#### [Task list]
1) From the article on gully erosion, extract the passage from "The Federal Ministry" up to and including "director of communications.".
2) Using the article on gully erosion, decide whether each statement agrees with it. Answer yes or no and quote the deciding words. (a) The World Bank provided funding for the 13 erosion sites that Anambra State NEWMAP is working to remediate. (b) Work has started at the Nanka erosion site. (c) Cover cropping means using grasses and legumes to cover the soil surface.
3) According to the article on gully erosion, in which local government area is the Nnewichi erosion site?

The Federal Ministry of Environment in collaboration with the World Bank designed the Nigeria Erosion and Watershed Management Project (NEWMAP) to address, on a “multi-dimensional scale,” the danger of gully erosion in the South-east, including in Anambra.

While work has not started in Oraukwu, Nanka, and Agulu erosion sites, Anambra State NEWMAP said it is currently working to remediate 13 other erosion sites in the state, in which the World Bank provided funding and technical know-how. When this reporter visited the gully erosion site at Nnewichi in Nnewi North local government area, work was ongoing as workers were seen at the site.

“At Nanka, Oraukwu, Oko, and Agulu, we have kick-started some of the processes and documentation for intervention in that area,” said Emeka Achebe, the state NEWMAP director of communications.


“We have done the engineering design and we have done the environment and social impact assessment. We have done the monitoring, evaluation and base-line studies and some other studies that will necessitate the intervention.”

He said NEWMAP tries to find out the causes of the erosion before work begins. “Normally, our works are for 100 years in return,” he said.

Mr Unagwu said to address the problem of erosion in Anambra State, farmers must be enlightened about the negative impact of erosion and the causes of erosion. He said the affected areas must be vacated by farmers.

“They should leave those areas or practice self-cultivation, which means raising some bonds that are high so that when rain falls, it will reduce the inflow of water. Secondly, farmers can practice cover cropping, which means using grasses and legumes to cover the surfaces of the soil. Erosion is the impact of rainfall. When it hits the soil, it affects farmlands.

“Once there is cover cropping, it will reduce the impact of the heavy rainfall on the soil. Farmers should practice intercropping so that there will be minimal impact of rainfall on the soil. It will minimise the inflow of water,” he said.


Mr Unagwu said the government needs to create awareness among farmers and help farmers affected by erosion to get new lands and provide farm inputs so they can return to farming.

#### [Extracted records]
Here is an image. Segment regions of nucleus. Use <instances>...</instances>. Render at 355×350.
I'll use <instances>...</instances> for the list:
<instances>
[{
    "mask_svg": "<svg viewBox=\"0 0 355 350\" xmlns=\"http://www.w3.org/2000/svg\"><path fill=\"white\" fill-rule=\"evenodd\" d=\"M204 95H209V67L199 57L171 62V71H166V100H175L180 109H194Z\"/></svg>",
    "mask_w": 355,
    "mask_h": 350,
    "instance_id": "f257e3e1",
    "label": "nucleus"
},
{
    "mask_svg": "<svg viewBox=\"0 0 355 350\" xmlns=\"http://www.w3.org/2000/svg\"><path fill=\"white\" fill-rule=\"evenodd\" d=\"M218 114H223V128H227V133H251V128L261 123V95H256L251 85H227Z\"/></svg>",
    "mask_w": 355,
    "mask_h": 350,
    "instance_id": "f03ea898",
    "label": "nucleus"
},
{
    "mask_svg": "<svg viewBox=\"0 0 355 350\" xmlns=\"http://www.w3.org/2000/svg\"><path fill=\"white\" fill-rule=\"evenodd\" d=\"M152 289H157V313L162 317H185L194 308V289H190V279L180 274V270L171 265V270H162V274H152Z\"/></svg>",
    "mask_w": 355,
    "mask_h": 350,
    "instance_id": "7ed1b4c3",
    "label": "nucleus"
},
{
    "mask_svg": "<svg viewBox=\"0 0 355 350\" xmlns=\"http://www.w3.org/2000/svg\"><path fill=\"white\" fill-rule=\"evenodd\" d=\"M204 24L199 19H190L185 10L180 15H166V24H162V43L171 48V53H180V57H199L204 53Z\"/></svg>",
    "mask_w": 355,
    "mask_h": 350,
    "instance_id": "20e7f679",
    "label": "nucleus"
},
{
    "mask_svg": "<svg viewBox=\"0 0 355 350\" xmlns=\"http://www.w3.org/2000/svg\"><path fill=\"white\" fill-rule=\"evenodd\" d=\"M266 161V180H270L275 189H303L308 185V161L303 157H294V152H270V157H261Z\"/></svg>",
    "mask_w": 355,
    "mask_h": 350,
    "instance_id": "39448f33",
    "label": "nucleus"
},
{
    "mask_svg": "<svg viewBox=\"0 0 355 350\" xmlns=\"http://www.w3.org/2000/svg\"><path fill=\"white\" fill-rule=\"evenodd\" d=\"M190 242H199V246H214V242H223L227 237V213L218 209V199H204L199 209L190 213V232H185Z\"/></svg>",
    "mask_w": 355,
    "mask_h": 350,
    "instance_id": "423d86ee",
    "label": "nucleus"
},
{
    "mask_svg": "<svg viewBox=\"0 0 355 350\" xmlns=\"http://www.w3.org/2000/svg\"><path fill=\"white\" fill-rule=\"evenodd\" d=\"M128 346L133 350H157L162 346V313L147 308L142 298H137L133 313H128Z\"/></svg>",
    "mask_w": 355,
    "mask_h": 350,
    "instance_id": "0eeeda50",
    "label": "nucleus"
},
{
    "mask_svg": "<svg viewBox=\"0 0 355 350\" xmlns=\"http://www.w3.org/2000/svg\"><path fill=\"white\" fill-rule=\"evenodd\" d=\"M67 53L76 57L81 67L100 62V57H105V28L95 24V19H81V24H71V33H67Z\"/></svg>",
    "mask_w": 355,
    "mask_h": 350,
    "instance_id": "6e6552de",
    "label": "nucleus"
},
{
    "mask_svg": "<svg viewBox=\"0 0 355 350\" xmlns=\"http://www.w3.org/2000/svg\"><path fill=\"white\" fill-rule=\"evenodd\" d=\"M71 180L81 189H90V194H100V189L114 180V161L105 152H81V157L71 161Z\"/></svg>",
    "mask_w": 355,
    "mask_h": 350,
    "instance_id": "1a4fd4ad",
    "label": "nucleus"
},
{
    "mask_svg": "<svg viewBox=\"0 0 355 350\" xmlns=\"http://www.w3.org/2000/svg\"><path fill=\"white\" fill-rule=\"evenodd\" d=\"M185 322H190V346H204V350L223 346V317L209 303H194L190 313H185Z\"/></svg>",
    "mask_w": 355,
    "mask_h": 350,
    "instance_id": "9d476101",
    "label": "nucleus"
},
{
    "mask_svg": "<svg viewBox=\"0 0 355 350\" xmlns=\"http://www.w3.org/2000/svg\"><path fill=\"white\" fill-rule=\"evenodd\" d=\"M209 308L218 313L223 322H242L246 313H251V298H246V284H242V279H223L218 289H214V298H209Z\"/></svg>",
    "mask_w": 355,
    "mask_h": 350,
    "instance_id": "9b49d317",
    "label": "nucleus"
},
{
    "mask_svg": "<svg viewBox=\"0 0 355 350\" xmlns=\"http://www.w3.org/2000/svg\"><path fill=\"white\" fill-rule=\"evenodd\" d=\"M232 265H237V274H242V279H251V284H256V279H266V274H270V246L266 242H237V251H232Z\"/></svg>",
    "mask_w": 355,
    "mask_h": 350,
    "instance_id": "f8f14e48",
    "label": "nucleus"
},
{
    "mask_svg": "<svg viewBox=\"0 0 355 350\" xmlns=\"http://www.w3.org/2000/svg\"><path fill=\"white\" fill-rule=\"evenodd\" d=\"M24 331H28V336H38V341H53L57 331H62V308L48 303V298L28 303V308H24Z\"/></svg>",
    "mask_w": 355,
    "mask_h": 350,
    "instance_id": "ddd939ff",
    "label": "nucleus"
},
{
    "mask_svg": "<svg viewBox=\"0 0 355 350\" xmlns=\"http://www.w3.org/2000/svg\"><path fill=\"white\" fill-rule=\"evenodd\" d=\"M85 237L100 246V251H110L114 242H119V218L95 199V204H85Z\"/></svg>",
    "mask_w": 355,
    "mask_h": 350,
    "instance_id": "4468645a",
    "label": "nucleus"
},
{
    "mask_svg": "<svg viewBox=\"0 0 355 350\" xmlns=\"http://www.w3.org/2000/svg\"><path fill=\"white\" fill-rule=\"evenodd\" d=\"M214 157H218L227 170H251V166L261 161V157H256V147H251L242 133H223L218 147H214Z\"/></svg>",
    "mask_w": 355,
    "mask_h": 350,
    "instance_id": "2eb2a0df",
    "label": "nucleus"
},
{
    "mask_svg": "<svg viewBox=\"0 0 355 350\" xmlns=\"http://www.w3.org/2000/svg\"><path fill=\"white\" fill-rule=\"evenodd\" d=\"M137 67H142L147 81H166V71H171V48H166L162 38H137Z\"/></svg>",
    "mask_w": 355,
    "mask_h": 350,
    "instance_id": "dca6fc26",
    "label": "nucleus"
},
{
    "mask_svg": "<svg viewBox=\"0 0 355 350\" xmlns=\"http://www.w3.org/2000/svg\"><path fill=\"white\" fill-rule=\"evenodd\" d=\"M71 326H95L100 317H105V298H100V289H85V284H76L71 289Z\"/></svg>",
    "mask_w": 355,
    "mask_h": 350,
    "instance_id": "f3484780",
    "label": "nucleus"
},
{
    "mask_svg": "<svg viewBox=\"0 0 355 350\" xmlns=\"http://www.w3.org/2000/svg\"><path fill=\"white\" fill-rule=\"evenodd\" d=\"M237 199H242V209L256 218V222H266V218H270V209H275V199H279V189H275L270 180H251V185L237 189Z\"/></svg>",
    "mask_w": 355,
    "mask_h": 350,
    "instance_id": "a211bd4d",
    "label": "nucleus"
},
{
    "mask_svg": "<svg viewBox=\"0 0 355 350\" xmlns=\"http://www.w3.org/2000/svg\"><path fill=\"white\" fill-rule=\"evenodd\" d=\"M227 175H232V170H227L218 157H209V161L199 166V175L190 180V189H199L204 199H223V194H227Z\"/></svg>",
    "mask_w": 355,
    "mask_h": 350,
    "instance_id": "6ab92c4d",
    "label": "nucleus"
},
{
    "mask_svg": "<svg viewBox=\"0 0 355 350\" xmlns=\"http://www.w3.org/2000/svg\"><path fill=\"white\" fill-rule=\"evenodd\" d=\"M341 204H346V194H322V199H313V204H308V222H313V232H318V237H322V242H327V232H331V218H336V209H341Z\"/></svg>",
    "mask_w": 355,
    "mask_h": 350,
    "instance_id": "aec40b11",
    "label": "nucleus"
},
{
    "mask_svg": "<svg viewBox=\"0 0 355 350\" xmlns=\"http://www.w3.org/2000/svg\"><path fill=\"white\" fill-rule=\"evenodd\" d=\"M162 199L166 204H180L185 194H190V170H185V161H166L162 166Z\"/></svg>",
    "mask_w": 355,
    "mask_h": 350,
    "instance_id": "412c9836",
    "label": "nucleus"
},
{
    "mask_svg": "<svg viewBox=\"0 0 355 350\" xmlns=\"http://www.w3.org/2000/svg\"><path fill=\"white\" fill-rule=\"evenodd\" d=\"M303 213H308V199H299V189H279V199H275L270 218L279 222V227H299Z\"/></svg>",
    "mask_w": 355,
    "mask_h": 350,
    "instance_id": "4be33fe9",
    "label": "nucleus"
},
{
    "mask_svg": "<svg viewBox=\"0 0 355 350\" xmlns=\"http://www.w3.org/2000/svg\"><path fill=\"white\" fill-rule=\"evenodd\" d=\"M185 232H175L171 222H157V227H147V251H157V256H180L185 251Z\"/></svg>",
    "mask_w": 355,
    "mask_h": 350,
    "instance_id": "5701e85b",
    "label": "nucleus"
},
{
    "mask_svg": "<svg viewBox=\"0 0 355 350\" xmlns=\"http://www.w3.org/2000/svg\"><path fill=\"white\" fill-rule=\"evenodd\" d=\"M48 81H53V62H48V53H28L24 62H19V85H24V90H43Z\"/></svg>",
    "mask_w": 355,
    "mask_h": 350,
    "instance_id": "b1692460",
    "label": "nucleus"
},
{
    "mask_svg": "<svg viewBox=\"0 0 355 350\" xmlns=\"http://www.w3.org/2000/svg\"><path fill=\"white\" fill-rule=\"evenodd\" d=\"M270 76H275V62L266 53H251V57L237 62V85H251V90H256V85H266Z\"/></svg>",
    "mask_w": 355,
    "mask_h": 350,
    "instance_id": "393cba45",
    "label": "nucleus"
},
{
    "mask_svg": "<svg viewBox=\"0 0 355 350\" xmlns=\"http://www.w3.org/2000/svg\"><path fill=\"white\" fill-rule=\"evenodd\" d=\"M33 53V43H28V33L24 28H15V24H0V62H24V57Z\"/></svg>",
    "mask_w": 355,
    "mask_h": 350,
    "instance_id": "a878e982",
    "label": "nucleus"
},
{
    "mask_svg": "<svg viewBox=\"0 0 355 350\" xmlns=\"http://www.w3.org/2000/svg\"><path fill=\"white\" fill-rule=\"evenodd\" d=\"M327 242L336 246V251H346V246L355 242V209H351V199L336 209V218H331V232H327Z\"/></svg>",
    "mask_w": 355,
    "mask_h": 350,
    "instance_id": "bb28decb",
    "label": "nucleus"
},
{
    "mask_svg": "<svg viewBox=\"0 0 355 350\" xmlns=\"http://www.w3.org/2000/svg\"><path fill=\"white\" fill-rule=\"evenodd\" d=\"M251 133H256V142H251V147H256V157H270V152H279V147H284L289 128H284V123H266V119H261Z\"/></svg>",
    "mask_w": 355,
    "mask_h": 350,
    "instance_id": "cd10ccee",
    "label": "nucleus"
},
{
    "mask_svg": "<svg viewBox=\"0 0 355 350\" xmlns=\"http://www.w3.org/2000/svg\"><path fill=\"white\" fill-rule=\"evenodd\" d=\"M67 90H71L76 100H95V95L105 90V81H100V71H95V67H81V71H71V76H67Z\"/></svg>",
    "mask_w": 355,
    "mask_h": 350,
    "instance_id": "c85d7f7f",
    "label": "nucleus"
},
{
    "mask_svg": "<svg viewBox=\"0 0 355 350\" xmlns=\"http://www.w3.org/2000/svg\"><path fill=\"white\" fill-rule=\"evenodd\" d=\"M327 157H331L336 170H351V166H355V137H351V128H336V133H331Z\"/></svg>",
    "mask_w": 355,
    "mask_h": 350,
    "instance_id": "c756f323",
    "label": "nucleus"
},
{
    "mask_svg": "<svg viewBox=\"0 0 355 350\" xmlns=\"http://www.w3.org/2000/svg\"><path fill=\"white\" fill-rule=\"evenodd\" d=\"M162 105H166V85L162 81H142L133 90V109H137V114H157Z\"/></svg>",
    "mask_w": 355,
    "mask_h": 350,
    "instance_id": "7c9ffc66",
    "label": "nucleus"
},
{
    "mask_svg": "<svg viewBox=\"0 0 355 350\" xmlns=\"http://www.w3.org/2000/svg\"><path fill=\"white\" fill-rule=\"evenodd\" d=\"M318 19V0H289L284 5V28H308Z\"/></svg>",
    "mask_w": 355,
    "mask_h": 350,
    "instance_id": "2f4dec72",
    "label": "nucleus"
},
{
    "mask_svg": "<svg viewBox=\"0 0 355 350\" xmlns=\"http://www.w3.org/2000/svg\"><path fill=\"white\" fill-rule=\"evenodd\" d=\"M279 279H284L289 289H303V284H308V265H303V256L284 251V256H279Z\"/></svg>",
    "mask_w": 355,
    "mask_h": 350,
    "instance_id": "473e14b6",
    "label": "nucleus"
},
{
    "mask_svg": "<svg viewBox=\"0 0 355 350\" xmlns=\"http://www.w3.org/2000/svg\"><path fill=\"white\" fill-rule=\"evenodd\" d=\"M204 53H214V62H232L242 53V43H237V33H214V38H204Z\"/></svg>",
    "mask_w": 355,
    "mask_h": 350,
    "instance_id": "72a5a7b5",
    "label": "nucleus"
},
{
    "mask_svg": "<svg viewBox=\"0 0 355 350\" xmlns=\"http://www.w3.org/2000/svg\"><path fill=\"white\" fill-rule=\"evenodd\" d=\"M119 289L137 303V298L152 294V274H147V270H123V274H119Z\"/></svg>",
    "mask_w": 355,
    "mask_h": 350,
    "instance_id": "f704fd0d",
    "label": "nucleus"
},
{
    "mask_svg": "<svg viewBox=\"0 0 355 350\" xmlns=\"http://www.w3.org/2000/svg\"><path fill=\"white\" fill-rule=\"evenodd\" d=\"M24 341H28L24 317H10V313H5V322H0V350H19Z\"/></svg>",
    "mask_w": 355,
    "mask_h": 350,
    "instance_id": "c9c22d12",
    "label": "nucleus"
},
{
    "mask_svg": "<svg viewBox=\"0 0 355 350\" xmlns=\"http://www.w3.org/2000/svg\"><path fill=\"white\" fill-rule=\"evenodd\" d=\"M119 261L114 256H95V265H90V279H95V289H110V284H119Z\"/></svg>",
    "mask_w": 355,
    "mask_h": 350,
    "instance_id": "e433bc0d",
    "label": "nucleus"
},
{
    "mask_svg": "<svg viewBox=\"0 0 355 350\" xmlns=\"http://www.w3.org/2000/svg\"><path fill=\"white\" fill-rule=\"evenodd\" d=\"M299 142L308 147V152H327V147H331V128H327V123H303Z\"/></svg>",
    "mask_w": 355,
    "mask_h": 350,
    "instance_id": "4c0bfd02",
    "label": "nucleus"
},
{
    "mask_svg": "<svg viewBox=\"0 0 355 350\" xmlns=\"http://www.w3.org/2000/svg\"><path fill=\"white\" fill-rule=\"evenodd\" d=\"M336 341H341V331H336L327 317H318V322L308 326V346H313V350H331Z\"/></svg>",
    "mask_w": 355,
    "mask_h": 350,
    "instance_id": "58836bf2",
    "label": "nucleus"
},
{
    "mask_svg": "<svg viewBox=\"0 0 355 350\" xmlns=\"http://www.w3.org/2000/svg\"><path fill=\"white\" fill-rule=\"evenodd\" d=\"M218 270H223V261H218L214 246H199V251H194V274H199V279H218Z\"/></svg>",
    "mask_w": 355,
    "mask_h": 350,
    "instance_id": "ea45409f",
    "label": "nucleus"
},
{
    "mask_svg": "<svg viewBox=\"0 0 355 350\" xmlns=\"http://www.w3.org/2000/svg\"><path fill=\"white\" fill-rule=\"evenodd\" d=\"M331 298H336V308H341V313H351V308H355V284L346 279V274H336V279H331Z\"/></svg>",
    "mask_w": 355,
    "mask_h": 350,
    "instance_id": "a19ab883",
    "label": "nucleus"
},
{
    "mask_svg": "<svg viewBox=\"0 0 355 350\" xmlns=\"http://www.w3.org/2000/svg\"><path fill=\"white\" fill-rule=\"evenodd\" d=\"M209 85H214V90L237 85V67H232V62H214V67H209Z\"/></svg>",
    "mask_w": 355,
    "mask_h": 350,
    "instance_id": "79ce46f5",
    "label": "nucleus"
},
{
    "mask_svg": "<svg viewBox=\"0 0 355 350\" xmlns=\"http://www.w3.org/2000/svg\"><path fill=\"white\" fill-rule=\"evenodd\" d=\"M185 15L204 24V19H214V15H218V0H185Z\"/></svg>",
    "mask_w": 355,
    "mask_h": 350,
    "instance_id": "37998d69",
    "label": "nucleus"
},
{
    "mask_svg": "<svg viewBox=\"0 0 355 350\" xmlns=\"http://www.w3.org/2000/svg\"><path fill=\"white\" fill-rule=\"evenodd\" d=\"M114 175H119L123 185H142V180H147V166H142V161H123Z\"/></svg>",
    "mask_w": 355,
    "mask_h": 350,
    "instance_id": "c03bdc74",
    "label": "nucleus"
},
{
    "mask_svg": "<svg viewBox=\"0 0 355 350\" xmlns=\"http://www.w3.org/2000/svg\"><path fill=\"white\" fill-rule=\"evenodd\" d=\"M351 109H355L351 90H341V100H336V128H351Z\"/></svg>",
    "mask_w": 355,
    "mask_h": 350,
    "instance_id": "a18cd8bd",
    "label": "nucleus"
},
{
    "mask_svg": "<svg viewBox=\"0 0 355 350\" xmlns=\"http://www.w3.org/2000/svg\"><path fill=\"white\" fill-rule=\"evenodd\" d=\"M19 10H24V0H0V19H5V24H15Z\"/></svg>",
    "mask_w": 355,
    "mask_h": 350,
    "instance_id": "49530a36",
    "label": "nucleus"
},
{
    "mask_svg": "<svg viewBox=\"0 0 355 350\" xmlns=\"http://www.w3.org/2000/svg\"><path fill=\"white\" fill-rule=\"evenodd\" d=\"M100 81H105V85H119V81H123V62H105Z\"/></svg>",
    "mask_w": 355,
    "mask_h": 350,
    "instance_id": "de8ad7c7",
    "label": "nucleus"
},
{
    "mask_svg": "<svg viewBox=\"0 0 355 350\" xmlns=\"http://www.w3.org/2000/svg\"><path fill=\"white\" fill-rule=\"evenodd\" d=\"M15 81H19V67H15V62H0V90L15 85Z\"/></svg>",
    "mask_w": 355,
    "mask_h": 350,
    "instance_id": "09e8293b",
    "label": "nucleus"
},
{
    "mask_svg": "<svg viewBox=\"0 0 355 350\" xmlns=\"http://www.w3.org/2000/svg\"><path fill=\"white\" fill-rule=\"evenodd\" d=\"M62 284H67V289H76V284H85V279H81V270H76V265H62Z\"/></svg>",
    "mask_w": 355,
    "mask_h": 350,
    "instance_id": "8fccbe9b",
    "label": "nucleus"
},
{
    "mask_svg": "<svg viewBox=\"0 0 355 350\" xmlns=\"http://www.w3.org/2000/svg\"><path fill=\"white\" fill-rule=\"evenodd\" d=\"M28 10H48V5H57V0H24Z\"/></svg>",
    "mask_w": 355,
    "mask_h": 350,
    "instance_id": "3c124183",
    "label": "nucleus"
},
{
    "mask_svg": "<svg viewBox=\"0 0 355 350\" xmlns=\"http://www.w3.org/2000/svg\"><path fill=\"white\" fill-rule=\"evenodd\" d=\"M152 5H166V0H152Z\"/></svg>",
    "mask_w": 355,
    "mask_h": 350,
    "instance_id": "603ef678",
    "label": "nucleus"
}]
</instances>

#### [Responses]
1)
The Federal Ministry of Environment in collaboration with the World Bank designed the Nigeria Erosion and Watershed Management Project (NEWMAP) to address, on a “multi-dimensional scale,” the danger of gully erosion in the South-east, including in Anambra.

While work has not started in Oraukwu, Nanka, and Agulu erosion sites, Anambra State NEWMAP said it is currently working to remediate 13 other erosion sites in the state, in which the World Bank provided funding and technical know-how. When this reporter visited the gully erosion site at Nnewichi in Nnewi North local government area, work was ongoing as workers were seen at the site.

“At Nanka, Oraukwu, Oko, and Agulu, we have kick-started some of the processes and documentation for intervention in that area,” said Emeka Achebe, the state NEWMAP director of communications.

2)
(a) Yes: "in which the World Bank provided funding and technical know-how"
(b) No: "While work has not started in Oraukwu, Nanka, and Agulu erosion sites"
(c) Yes: "cover cropping, which means using grasses and legumes to cover the surfaces of the soil"

3) Nnewi North